The hall was high-ceilinged and chilly, the floor laid with a complex pattern of black and white marble. A large, plain lamp hung from the ceiling. A small dark table with a mirror in a gilded frame, spindly gilded legs and a single shallow drawer stood against one wall, bearing a brass plate on which a lone letter sat forlorn. Eveline gave the table a professional once-over; the drawer might be worth a look, the brass plate would fetch a few bob, but the table itself was cheap, the gilding already flaking from the legs. That aside, the hall contained nothing but closed, white-painted panelled doors and a faint scent of cabbage and gravy.
Miss Cairngrim’s dress was grey wool, with a narrow skirt and a small bustle that hardly seemed to move as she walked. Eveline followed the bustle down the hall.
Miss Cairngrim opened a door to reveal a small parlour. It was just as chilly as the hall – the fire lay unlit in the grate. Three green-upholstered chairs stood at bay around a circular table shrouded in yellowed lace, and a faded red sofa huddled in one corner. A lamp with a yellow silk shade missing two tassels stood on a battered escritoire. The mantel bore chipped figurines of a shepherd and shepherdess, in the sort of flounced, beribboned costumes that always made Eveline give a silent snort. Anyone who thought you went herding sheep guyed up like that had never hauled o
ne of the stupid beasts out of a bramble patch – or helped with a lambing.
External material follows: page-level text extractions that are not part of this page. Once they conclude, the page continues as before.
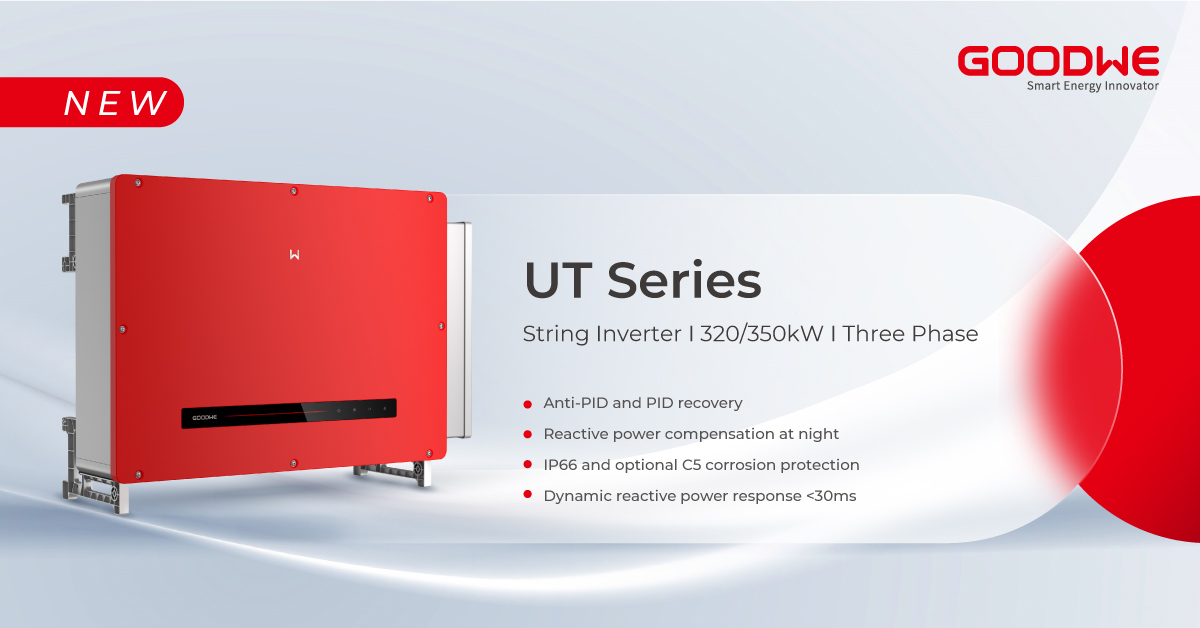 NEW

GOODWE
Smart Energy Innovator

GOODWE

UT Series

String Inverter I 320/350kW I Three Phase

Anti-PID and PID recovery

Reactive power compensation at night

IP66 and optional C5 corrosion protection

Dynamic reactive power response <30ms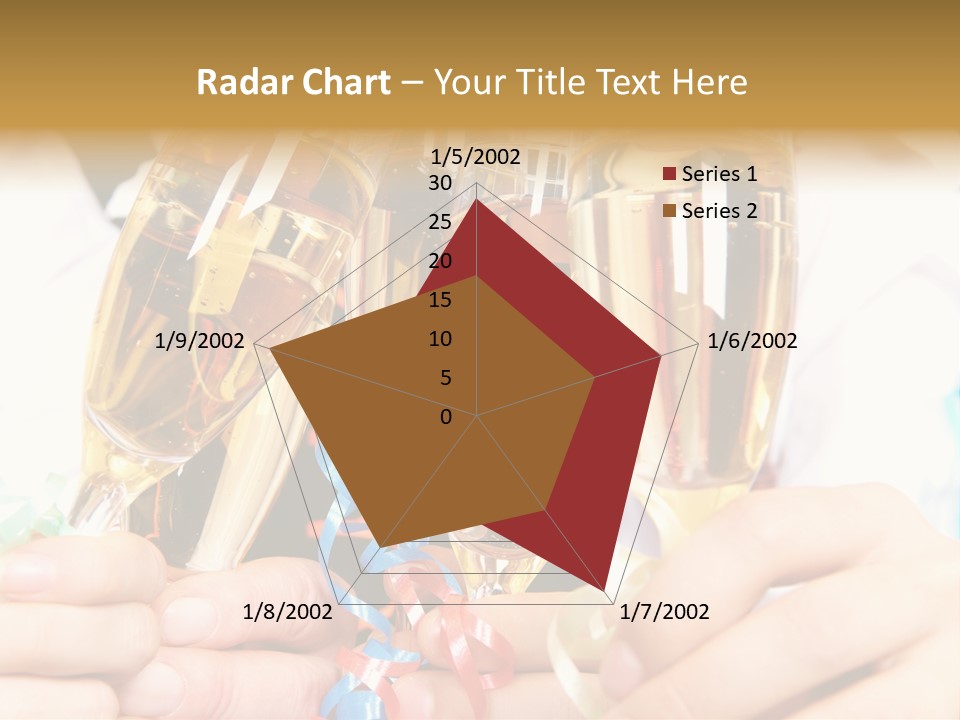 Radar Chart – Your Title Text Here

1/5/2002
30
25
20
15
10
5
0
1/6/2002
1/7/2002
1/8/2002
1/9/2002

Series 1
Series 2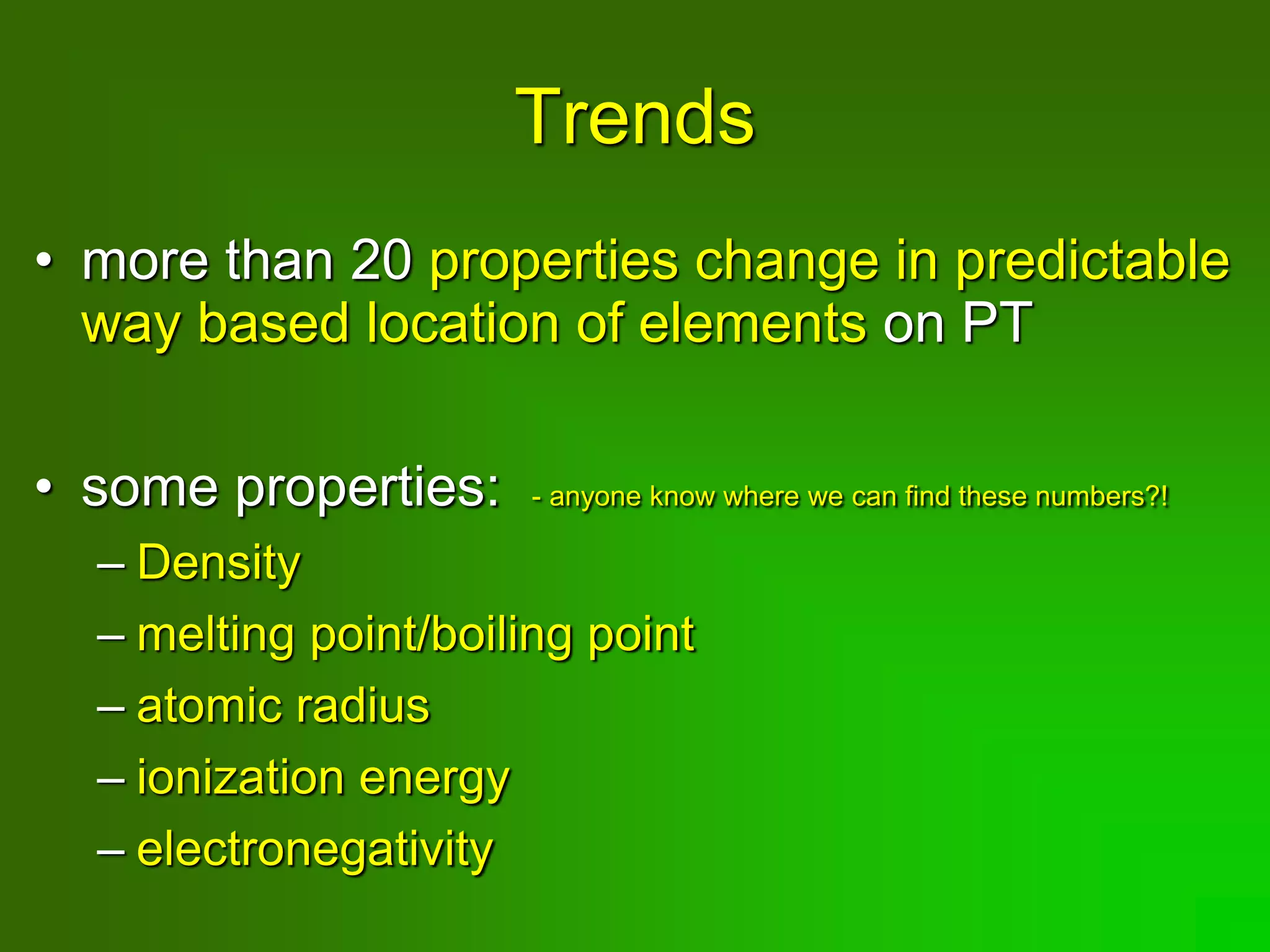 Trends

• more than 20 properties change in predictable way based location of elements on PT

• some properties: - anyone know where we can find these numbers?!
– Density
– melting point/boiling point
– atomic radius
– ionization energy
– electronegativity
Neither figurine had been worth a lot, even before whatever rough handling had robbed the shepherd of some of his fingers and the shepherdess of her elegantly pointing toe. Between them, leering, was a Toby jug of immense and grinning ugliness, stuck full of pens and slate pencils. Eveline took to him immediately – he was worth even less money than the chipped shepherd and shepherdess, but was by far the most cheerful thing in the room.
“So, Mr Holmforth, what have you brought me?” Miss Cairngrim said, turning up the lamp and examining Eveline as though she were a dusty mantelpiece.
“Eveline Duchen. A thief,” Mr Holmforth said. “A child of the streets, of little education, uncertain temperament, deceptive nature, and excessive pride.”
Eveline, who had been called worse, though seldom in such fancy language, simply sighed. She was weary, hungry, and despite her resolution on the doorstep, more than a little unnerved. It was all very strange. And where was everyone? Going from the lights she had seen, and the sheer size of the place, there must be other people in it, but she couldn’t hear a sound. It was all reminding her rather too much of arriving at Uncle James’s. Shoes, she told herself. Shoes and clothes and a pension.
“I see,” said Miss Cairngrim, apparently unmoved by Holmforth’s litany. “And this is the girl you believe is suitable for training?”
“Whether she is or not, I require it,” Holmforth said, his voice cold as a knife blade. Eveline saw the muscle in Miss Cairngrim’s jaw twitch. “Her education is to concentrate on those areas in which I instructed you. Otherwise, she is to receive the same as the other girls. She has received the basics and not much more, but she appears reasonably intelligent. She may have a facility for languages; I have heard her speaking French.”
He must have been the man she saw on the docks – or perhaps he had overheard her chatting with her friend Bon-Bon.